Still, no matter what you put into it, the fact remains that most people who didn’t grow up with it would probably find it off-putting. It doesn’t help that, pre-cooked, Flying Jacob looks like bananas sunk in Pepto-Bismol. Benson assumes the double whammy of baby food color and soupy texture is what antagonizes the American palate. But another possible reason Flygande Jacob never caught on stateside is that most Swedish immigrants arrived around the 1860s potato famine, meaning the dining traditions of Swedish-Americans go way further back than those of their Swedish counterparts.
“If you asked a lot of Swedes [in Sweden] if they ate lutefisk, they might say, ‘Well, I had it once as a kid,’” Benson says. “But there’s a million Swedish families in [the United States] that have lutefisk for Christmas dinner every year.”
Having only moved to New York five years ago to work in marketing, Marcus Kaasinen is a recent enough transplant that he still craves Flying Jacob. Kaasinen was born in Gothenburg in the ’80s, just as the Jacob turned the corner from fad to staple. When he returns home now, his mother happily prepares it for him. And when his vegetarian wife recently went out of town, Kaasinen saw an opening to bake a pan of Flying Jacob and introduce his colleagues to his favorite childhood dish. His co-workers were appalled by the orange-pink slop in his Tupperware. Only one mustered the courage to try it. “They started Googling it, because they thought I was kidding,” Kaasinen says.

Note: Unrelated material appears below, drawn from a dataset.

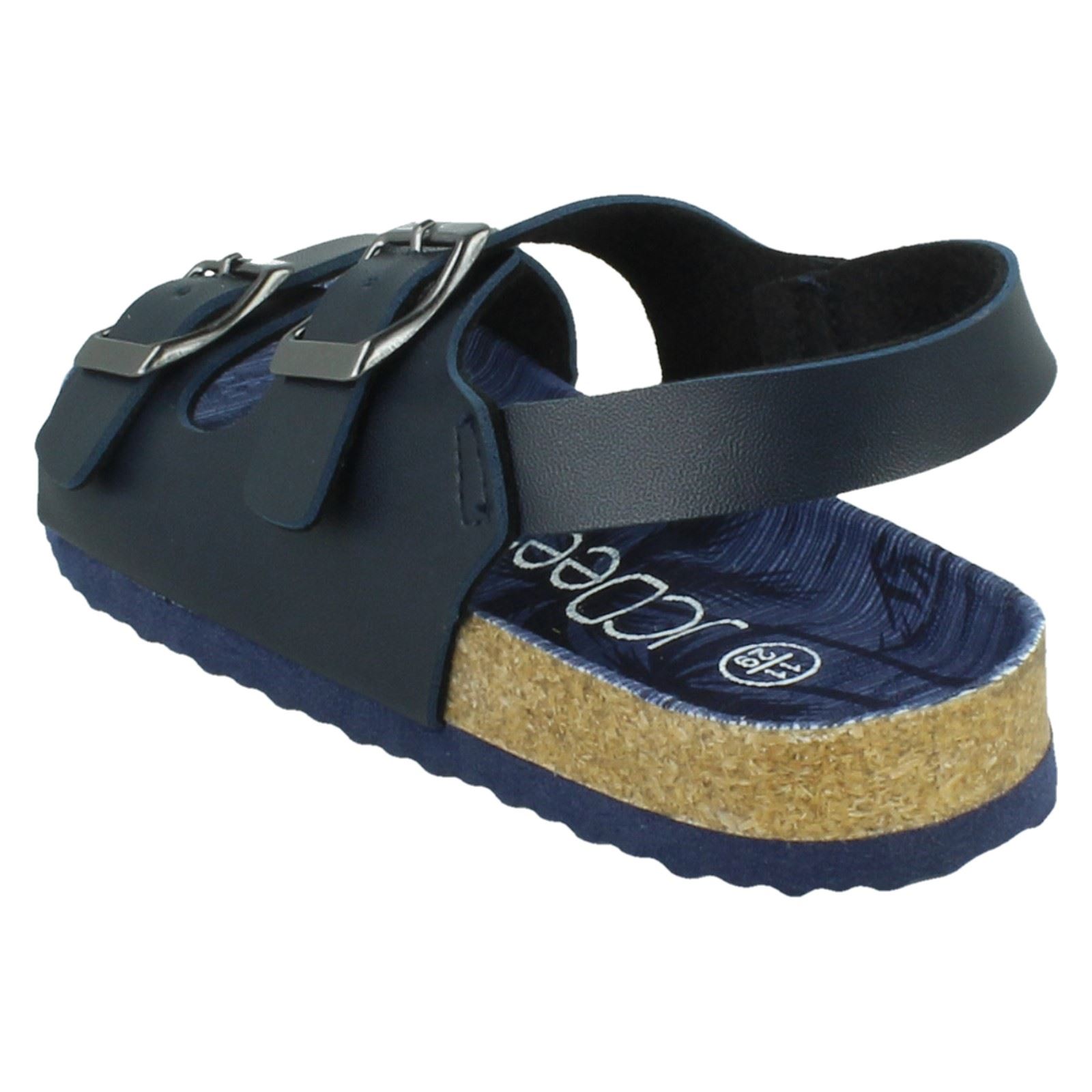 Jungen JCDees Sandalen mit Schnallenriemen - Bild 22 von 28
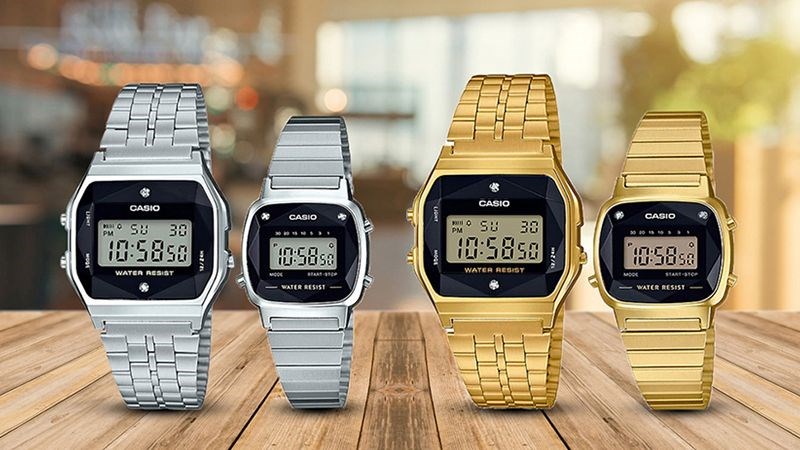 Đồng hồ Casio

Despite how it might look, a million Swedes can’t be wrong. When baked, the Flying Jacob is indeed creamy and inviting. The sweetness of the bananas pairs unexpectedly well with the Italian spicing in the chicken and the smokiness of bacon fat. It comes out of the oven an incandescent orange, not unlike a skillet of Kraft Mac & Cheese—and likewise, a bellyful could sustain you through a long winter. The flavors may sound weird in the abstract, but served by the spoonful in a congenial setting, it’s everything Jacobsson meant it to be.
In July, Benson hosted an evening with Swedish chef Magnus Nilsson at The American Swedish Institute in Minneapolis. Nilsson was in town to promote his massive, 768-page The Nordic Cookbook, which includes a brief love letter to Flygande Jacob. Benson and Nilsson each cooked their version of the dish, sharing it with a roomful Americans and lapsed Swedes who had never tasted it before. “We had over 60 people try it,” Benson says. “They practically licked the bowl clean.”
1 rotisserie chicken
One big pinch of Italian seasoning
1 cup Heinz Chili Sauce
3 cups heavy whipping cream
¼ lb. bacon
½ cup cocktail peanuts
Preheat the oven to 450°F. Pull the meat from the rotisserie chicken, discarding the skin and bones. Add to a casserole dish and sprinkle with Italian seasoning. Cut the bananas in quarters lengthwise and layer on top of the chicken. In a bowl, lightly whip the cream and chili sauce together. Pour over the chicken and bananas and bake for 20 minutes. Chop the bacon into small pieces and fry in a separate pan until crispy. After the casserole is baked, top with the bacon bits and peanuts. Serve over rice and with a side salad.